** start Records for the task **

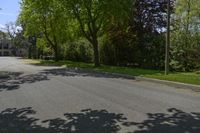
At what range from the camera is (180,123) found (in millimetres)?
8922

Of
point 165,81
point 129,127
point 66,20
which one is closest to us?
point 129,127

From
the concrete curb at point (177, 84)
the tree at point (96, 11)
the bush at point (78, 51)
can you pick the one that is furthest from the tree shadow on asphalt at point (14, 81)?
the bush at point (78, 51)

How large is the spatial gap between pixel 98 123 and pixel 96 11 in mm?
28661

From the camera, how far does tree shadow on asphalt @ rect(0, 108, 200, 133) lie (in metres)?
8.37

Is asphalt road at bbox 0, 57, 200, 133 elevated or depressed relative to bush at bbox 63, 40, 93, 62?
depressed

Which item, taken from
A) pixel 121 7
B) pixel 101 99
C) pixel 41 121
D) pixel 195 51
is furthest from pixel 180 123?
pixel 121 7

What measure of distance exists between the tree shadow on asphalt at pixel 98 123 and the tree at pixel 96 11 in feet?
83.4

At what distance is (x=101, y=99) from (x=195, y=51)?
1858 centimetres

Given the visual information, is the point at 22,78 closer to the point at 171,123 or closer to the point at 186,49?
→ the point at 186,49

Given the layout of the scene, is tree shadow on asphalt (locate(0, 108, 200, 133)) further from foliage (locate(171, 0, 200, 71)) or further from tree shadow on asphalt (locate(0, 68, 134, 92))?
A: foliage (locate(171, 0, 200, 71))

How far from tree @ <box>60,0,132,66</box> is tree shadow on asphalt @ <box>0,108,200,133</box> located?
1000 inches

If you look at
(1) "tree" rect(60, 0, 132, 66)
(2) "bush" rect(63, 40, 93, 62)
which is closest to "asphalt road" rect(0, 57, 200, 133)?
(1) "tree" rect(60, 0, 132, 66)

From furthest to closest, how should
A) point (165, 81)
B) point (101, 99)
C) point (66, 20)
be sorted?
point (66, 20) → point (165, 81) → point (101, 99)

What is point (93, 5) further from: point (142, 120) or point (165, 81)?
point (142, 120)
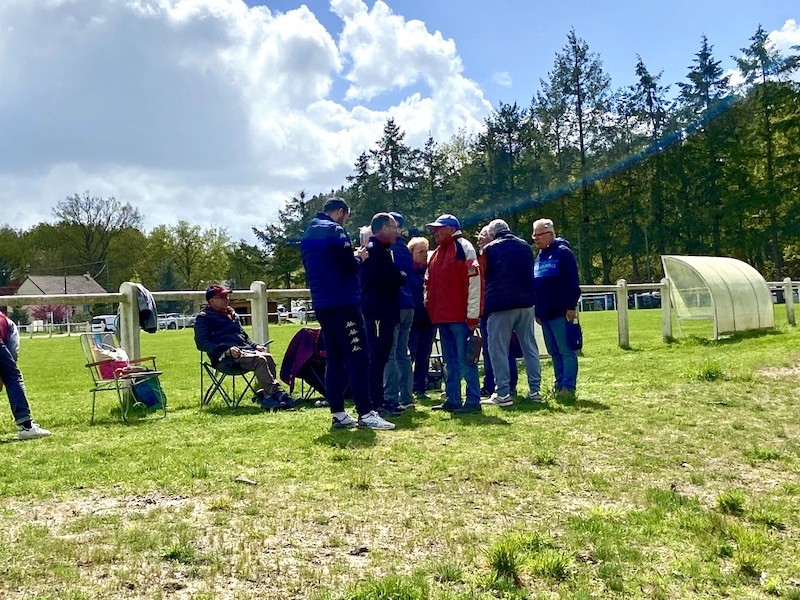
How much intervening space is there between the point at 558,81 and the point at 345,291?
50577 millimetres

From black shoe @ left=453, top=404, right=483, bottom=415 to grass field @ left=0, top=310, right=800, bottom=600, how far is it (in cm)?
10

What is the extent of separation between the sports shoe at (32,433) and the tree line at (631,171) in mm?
47483

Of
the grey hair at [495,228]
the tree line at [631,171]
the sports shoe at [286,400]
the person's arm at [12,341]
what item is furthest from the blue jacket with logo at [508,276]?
the tree line at [631,171]

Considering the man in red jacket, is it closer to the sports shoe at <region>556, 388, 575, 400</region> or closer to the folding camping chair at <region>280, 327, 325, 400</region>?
the sports shoe at <region>556, 388, 575, 400</region>

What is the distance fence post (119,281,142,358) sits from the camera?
9.03 meters

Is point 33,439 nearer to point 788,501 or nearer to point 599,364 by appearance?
point 788,501

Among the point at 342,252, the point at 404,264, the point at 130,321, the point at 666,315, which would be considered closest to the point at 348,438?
the point at 342,252

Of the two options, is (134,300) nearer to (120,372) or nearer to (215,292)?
(215,292)

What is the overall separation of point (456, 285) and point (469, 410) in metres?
1.24

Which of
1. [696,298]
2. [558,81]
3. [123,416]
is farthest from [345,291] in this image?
[558,81]

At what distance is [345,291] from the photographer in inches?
255

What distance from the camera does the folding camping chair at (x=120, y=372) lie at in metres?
7.98

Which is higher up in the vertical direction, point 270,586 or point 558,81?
point 558,81

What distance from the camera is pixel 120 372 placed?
7977mm
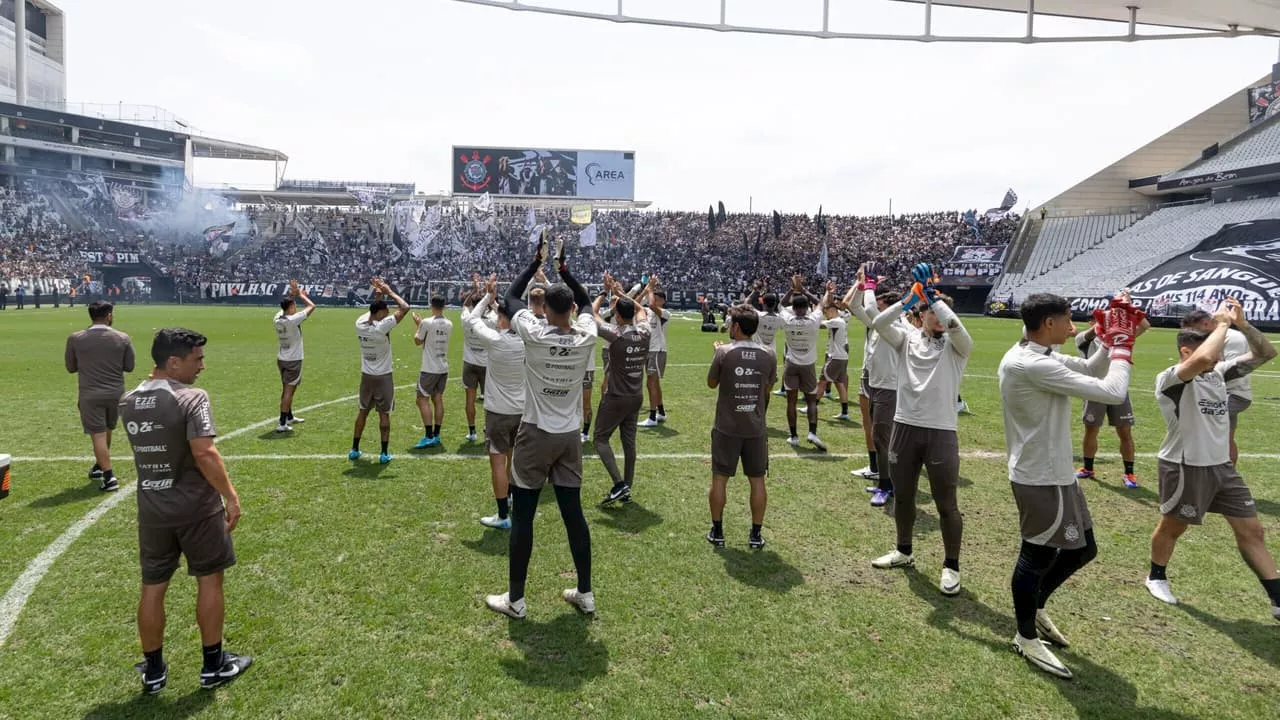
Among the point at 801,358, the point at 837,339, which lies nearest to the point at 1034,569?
the point at 801,358

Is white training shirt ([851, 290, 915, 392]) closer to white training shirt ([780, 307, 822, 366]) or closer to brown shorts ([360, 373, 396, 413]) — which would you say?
white training shirt ([780, 307, 822, 366])

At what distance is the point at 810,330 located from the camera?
10539 millimetres

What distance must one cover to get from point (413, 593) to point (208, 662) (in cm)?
153

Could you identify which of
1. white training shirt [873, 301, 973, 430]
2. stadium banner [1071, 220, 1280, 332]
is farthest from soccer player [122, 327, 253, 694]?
stadium banner [1071, 220, 1280, 332]

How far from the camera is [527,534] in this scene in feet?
16.5

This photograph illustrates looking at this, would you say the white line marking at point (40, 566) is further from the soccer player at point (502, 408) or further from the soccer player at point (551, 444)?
the soccer player at point (502, 408)

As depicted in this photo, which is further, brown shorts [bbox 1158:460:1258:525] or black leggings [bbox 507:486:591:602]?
brown shorts [bbox 1158:460:1258:525]

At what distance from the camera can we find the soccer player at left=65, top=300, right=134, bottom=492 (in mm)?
7785

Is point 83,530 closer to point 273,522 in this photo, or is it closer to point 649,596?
point 273,522

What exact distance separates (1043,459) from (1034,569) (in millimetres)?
754

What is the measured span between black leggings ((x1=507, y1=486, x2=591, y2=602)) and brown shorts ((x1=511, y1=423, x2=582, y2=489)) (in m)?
0.08

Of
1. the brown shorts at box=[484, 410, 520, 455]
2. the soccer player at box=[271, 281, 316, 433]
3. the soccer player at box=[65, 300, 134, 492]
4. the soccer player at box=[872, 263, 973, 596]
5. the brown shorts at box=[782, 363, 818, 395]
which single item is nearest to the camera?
the soccer player at box=[872, 263, 973, 596]

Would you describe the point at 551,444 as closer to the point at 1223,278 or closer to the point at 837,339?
the point at 837,339

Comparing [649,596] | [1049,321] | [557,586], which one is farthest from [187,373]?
[1049,321]
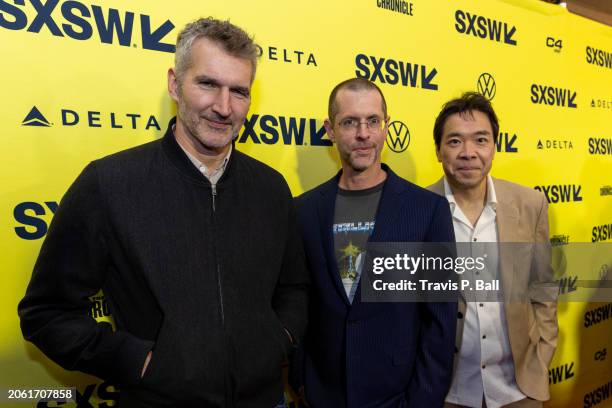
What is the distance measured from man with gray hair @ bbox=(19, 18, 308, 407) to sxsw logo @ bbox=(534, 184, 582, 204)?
2.56 metres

** end Records for the task **

* [Directions for this task]:
Copy the records word for word, starting at the line that contains "What is the measured" and ending at the end of the records, and leave the pictures out of your copy.

* [Written response]:
What is the measured span between black leggings ((x1=507, y1=486, x2=591, y2=602)) and brown shorts ((x1=511, y1=423, x2=582, y2=489)) (in m)?
0.08

Of
1. the brown shorts at box=[484, 410, 520, 455]
2. the soccer player at box=[271, 281, 316, 433]
3. the soccer player at box=[65, 300, 134, 492]
4. the soccer player at box=[872, 263, 973, 596]
5. the brown shorts at box=[782, 363, 818, 395]
which single item is nearest to the camera?
the soccer player at box=[872, 263, 973, 596]

Would you describe the point at 551,444 as closer to the point at 1223,278 or closer to the point at 837,339?
the point at 837,339

Comparing [649,596] | [1049,321] | [557,586], which one is farthest from [187,373]?
[1049,321]
What is the distance measured from man with gray hair @ bbox=(19, 18, 308, 407) to sxsw logo @ bbox=(534, 184, 582, 204)?
2.56 metres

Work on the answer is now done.